Can you reproduce the lines from the one containing "Examining this picture, would" through the one containing "0.94 metres", including both of those lines, with every character unchanged?
--- Start Input rows ---
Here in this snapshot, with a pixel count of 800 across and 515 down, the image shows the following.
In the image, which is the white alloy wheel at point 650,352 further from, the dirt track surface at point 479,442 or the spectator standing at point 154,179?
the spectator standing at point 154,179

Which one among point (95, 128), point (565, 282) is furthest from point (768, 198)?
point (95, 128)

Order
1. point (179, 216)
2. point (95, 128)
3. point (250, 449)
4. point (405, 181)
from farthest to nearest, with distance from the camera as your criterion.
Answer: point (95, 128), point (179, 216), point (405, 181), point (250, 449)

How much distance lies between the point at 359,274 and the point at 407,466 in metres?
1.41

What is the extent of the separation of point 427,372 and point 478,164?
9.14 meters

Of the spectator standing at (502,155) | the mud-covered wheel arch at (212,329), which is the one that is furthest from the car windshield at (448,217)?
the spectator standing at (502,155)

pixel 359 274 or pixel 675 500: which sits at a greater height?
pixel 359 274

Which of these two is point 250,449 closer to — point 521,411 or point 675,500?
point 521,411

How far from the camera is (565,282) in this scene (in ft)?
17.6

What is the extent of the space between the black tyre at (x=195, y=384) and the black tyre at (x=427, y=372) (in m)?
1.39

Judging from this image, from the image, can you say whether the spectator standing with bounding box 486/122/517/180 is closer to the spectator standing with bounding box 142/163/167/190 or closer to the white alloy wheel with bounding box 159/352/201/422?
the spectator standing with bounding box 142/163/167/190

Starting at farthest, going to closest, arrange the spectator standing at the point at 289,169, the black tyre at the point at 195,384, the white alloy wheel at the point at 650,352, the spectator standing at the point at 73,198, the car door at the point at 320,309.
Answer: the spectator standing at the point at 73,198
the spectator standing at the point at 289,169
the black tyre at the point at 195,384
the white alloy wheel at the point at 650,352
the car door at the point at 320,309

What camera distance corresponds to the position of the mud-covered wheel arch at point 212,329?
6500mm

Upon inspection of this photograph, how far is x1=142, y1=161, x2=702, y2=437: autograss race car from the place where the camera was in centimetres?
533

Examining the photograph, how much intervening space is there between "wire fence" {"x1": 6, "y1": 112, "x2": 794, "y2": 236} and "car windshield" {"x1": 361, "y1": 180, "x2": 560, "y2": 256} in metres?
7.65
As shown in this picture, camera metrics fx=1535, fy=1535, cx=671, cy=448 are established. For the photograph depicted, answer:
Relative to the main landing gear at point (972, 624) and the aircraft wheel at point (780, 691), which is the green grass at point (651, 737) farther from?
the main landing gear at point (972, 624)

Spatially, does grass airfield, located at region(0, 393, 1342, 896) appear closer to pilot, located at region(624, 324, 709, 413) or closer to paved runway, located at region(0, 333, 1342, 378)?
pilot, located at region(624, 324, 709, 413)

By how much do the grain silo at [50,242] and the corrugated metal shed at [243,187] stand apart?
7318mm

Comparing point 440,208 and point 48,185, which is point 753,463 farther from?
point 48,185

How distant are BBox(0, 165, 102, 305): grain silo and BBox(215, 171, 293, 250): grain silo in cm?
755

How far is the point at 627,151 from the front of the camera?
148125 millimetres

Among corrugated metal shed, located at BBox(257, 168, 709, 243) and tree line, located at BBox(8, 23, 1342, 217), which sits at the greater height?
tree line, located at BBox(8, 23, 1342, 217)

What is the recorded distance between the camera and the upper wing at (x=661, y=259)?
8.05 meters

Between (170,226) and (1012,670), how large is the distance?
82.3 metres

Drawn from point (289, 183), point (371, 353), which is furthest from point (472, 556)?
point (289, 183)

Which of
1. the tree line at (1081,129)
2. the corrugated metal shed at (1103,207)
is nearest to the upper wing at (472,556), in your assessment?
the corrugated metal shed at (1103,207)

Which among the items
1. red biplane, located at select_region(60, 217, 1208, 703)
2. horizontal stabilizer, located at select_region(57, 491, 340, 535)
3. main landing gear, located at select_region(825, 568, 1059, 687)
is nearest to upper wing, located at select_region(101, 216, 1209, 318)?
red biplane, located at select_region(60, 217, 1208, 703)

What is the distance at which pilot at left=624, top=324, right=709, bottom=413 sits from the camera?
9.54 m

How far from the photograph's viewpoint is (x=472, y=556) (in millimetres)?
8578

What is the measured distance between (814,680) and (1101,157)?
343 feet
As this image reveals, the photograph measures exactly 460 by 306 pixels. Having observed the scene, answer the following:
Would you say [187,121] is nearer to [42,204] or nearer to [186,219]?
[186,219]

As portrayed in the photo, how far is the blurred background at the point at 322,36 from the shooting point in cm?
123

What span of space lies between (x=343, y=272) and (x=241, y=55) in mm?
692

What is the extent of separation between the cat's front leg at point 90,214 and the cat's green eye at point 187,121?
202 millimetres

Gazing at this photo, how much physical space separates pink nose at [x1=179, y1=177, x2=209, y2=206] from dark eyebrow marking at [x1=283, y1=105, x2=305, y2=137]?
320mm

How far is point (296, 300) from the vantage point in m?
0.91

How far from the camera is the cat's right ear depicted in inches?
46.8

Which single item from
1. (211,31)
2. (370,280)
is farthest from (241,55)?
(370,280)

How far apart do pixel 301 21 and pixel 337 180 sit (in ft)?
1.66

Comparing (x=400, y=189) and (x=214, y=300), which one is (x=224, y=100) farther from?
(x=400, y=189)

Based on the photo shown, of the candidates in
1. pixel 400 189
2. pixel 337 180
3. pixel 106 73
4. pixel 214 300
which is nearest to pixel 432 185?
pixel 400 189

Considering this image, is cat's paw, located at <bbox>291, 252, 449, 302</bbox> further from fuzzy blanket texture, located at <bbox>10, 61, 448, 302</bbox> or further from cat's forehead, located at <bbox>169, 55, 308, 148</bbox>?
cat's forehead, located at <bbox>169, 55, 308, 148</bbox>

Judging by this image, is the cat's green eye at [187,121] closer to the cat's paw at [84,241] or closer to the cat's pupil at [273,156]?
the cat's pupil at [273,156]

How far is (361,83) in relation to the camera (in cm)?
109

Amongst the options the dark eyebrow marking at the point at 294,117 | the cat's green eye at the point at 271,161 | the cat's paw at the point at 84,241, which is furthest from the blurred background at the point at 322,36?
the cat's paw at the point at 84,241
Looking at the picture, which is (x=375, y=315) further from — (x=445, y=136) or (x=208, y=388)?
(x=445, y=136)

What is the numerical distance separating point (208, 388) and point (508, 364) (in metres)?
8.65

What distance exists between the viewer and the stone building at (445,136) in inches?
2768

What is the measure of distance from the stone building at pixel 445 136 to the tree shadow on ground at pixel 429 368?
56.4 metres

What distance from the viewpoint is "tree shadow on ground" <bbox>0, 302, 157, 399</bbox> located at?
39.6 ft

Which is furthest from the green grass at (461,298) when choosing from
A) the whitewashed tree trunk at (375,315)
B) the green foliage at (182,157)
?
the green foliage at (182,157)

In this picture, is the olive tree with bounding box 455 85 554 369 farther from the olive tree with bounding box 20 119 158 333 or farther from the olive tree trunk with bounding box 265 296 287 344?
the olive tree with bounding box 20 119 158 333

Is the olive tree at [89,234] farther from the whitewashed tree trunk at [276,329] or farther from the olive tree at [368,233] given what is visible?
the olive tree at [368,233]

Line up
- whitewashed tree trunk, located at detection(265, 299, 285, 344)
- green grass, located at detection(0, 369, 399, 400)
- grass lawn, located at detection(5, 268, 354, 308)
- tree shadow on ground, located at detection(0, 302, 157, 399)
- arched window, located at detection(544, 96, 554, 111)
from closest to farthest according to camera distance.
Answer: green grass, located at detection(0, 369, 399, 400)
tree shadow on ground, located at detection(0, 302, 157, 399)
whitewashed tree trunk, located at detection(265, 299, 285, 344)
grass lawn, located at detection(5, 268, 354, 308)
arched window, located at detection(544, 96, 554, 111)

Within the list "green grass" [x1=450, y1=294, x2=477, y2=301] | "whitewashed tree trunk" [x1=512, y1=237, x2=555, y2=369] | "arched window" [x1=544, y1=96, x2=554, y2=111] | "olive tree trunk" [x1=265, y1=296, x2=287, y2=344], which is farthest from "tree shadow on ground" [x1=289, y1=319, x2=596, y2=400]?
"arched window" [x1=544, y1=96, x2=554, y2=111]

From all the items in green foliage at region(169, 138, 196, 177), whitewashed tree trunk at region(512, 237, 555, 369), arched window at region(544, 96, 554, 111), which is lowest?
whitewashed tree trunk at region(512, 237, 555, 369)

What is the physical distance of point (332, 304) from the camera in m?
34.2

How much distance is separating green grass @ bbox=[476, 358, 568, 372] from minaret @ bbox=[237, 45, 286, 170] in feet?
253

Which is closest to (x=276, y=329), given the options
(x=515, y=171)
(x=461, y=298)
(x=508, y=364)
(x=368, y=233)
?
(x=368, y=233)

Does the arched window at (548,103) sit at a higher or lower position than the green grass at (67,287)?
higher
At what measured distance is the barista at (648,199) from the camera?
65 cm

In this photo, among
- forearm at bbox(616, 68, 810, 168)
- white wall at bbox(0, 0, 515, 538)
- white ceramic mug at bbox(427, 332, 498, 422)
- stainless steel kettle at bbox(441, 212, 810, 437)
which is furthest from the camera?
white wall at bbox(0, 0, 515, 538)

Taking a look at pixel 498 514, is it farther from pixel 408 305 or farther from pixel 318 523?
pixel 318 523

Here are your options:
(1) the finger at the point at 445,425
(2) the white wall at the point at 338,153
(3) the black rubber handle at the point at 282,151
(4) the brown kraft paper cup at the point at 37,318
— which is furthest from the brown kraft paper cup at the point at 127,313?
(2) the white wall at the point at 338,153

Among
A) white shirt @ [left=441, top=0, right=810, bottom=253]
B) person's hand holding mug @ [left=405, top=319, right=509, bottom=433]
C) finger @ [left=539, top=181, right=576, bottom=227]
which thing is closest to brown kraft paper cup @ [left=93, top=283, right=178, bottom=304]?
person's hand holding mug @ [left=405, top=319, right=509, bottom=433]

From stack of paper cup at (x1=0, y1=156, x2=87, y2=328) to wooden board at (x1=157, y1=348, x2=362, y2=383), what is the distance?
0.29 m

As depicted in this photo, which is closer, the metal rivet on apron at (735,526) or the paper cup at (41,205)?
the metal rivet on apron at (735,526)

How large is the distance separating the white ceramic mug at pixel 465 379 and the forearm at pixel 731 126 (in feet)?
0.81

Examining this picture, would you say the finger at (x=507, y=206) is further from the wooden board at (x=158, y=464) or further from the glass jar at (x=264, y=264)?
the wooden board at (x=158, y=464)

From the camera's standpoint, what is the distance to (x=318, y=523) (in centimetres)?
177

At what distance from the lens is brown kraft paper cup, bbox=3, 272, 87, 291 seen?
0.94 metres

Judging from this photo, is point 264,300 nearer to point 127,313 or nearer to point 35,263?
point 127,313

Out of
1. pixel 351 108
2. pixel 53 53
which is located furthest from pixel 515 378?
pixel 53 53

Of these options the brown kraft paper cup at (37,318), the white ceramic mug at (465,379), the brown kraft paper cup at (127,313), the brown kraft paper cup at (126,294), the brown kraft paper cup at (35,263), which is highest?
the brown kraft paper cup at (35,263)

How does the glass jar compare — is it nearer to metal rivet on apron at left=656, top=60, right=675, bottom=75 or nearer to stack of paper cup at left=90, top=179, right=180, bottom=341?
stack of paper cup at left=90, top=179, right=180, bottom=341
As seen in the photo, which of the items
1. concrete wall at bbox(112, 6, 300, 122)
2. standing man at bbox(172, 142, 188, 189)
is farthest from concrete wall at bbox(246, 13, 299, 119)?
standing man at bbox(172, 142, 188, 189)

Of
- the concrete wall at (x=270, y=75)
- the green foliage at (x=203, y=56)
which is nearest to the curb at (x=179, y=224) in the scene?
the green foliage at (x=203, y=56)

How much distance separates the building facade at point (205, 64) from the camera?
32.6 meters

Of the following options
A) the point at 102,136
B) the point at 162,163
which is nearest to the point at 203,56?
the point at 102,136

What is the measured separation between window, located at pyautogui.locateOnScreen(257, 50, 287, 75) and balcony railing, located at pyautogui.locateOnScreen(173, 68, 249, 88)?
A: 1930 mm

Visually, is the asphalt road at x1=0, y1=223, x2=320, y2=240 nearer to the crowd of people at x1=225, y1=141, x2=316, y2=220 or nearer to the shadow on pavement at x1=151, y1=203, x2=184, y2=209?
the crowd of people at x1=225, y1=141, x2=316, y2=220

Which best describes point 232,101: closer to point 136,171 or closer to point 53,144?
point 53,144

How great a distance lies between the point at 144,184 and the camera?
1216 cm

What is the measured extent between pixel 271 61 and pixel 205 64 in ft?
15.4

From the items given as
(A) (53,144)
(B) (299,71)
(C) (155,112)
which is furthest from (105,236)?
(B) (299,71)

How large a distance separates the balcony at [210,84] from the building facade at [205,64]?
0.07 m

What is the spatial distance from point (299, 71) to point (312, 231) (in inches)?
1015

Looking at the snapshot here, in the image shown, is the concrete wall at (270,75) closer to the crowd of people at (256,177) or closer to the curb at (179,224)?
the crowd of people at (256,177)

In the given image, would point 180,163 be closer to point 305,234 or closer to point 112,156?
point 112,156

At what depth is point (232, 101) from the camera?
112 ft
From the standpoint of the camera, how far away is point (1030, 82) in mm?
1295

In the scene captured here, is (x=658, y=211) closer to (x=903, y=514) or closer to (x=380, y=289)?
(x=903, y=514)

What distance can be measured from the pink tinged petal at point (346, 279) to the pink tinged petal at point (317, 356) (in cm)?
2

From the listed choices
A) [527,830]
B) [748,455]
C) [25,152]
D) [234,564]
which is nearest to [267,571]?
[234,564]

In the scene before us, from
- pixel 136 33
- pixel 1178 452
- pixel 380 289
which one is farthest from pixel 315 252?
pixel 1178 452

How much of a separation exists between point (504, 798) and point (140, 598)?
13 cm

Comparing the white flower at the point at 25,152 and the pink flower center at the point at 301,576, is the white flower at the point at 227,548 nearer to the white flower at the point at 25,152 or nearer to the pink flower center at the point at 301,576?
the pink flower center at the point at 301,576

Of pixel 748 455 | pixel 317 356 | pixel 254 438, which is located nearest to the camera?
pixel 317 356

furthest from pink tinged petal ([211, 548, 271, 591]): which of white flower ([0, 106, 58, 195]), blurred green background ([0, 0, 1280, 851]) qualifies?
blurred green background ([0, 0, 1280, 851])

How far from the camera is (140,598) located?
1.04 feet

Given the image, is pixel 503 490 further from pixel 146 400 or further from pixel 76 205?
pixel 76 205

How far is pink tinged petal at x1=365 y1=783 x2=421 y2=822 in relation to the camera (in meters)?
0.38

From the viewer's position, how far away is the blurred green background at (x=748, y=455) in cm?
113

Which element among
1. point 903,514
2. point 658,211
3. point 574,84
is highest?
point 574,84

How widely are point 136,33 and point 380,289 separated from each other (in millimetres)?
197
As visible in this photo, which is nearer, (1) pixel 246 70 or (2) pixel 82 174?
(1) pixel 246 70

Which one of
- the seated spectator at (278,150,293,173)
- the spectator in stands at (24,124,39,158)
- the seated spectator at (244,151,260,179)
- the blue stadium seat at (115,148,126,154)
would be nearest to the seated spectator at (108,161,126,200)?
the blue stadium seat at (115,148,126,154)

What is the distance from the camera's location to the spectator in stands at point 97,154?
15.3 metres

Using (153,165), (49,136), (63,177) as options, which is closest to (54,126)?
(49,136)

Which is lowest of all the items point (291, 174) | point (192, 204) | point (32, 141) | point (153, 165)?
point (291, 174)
--- End Input rows ---
Finished answer ▸
Examining this picture, would you say the finger at (x=507, y=206) is further from the wooden board at (x=158, y=464) or further from the glass jar at (x=264, y=264)?
the wooden board at (x=158, y=464)

From the camera's standpoint, what is the distance to (x=318, y=523) (in centimetres)?
177

At what distance from the lens is brown kraft paper cup, bbox=3, 272, 87, 291 seen?
0.94 metres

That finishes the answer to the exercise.